Свой первый в жизни кинофильм «Александр Невский» я посмотрел в помещении столовой Управления Донецкой ж. д., а «Молодую гвардию» смотрел, стоя на балконе «Дома техники», так как зал был переполнен. Смотреть этот тяжелый фильм людям, пережившим войну, было очень нелегко, поэтому в процессе просмотра делались перерывы, чтобы зрители могли выйти, покурить, осмыслить увиденное.

 

Фильмы тогда шли с перерывами на перемотку пленки.  Уже тогда в городе было довольно много кинотеатров («Шевченко», «Комсомолец», «Победа», повторного фильма). Входные билеты стоили копейки. И мы с превеликим удовольствием бегали смотреть «трофейные» фильмы: «Тарзан», «Девушка моей мечты», «Серенада солнечной долины», «Путешествие будет опасным» и многие другие. И если моя память зафиксировала даже названия фильмов, наверное, это было, действительно, очень интересно.

 

 

 

…Друзья моего детства…

 

Дом по Институтскому проспекту 4, где мы жили много лет, был отделен от дома 4-а аркой – въездом  во двор. Там находился небольшой 2-х этажный дом, в котором жили журналисты, работники редакции газеты «Социалистический Донбасс». Заместителем главного редактора  газеты  был Альфонс Иванович Ярмаль.  Я был очень дружен с его сыном Анатолием. Альфонс Иванович был добродушным, веселым и остроумным человеком, шутником и любителем розыгрышей. Однажды он с серьезным видом поведал нам о том, что за городом упал метеорит, и мы с Толиком, развесив уши, уже были готовы идти на поиски его. Оказалось, что Альфонс Иванович просто пошутил, так как в это время он  готовил публикацию о Тунгусском метеорите.

 

Семья была большой, дружной и, можно сказать, многонациональной. Хозяин – поляк, его жена, Мария Никитична – украинка, старшая дочь Жанна вышла замуж за венгра (в те времена в ДПИ училось много студентов из социалистических стран), Людмила – младшая, замужем за евреем. Но мне было очень интересно и комфортно  бывать у них в доме.

* УЧЕБНЫЙ МАТЕРИАЛ
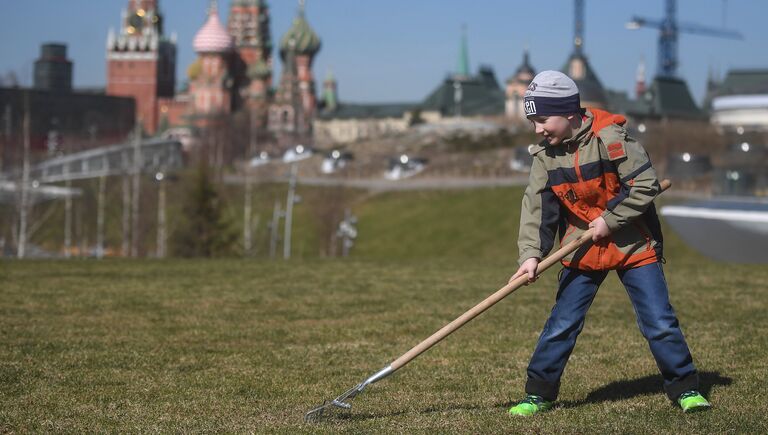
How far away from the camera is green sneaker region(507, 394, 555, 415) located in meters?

* * *

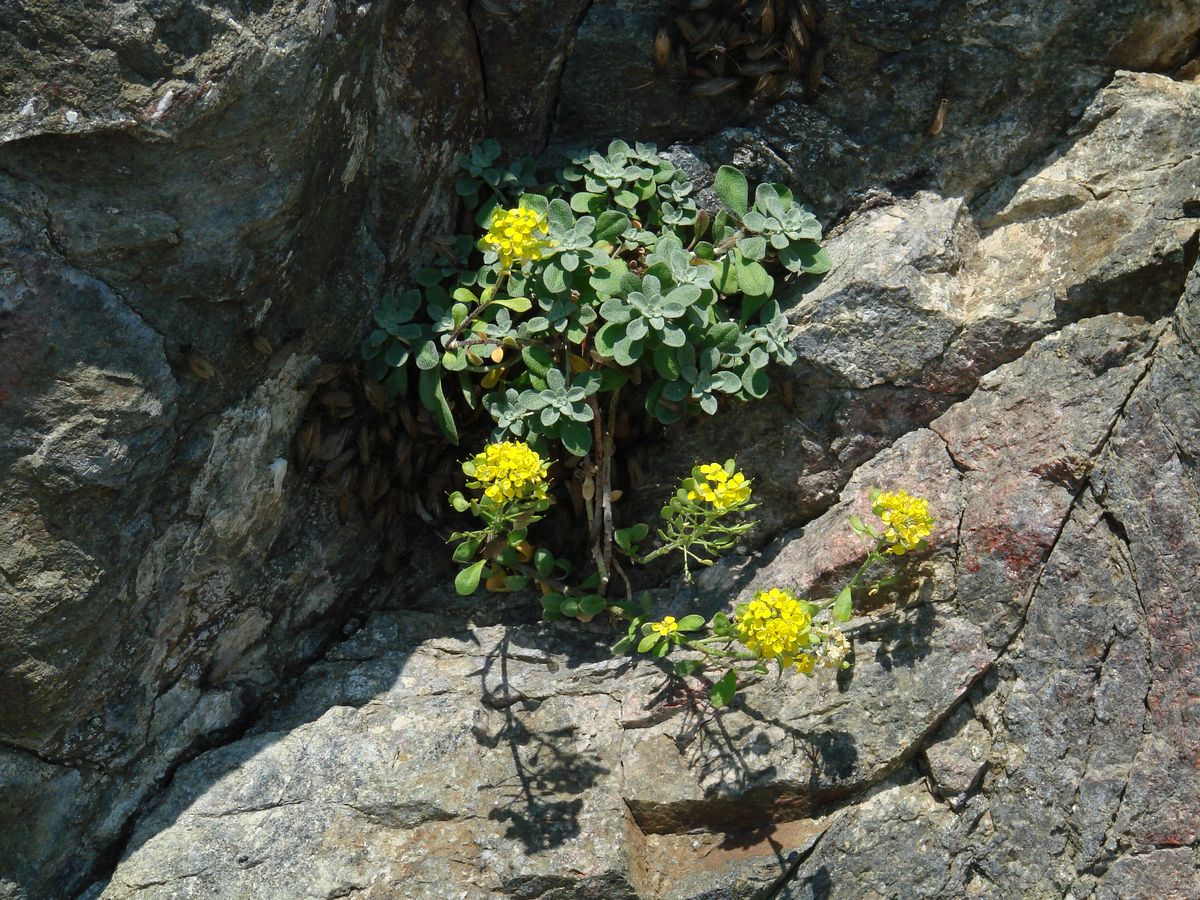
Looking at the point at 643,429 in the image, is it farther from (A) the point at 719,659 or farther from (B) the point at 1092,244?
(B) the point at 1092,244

* ЗАДАНИЕ
Кем работал Альфонс Иванович Ярмаль в газете «Социалистический Донбасс», судя по фрагменту текста?

* ГОТОВОЕ ЗАДАНИЕ
Он был заместителем главного редактора газеты.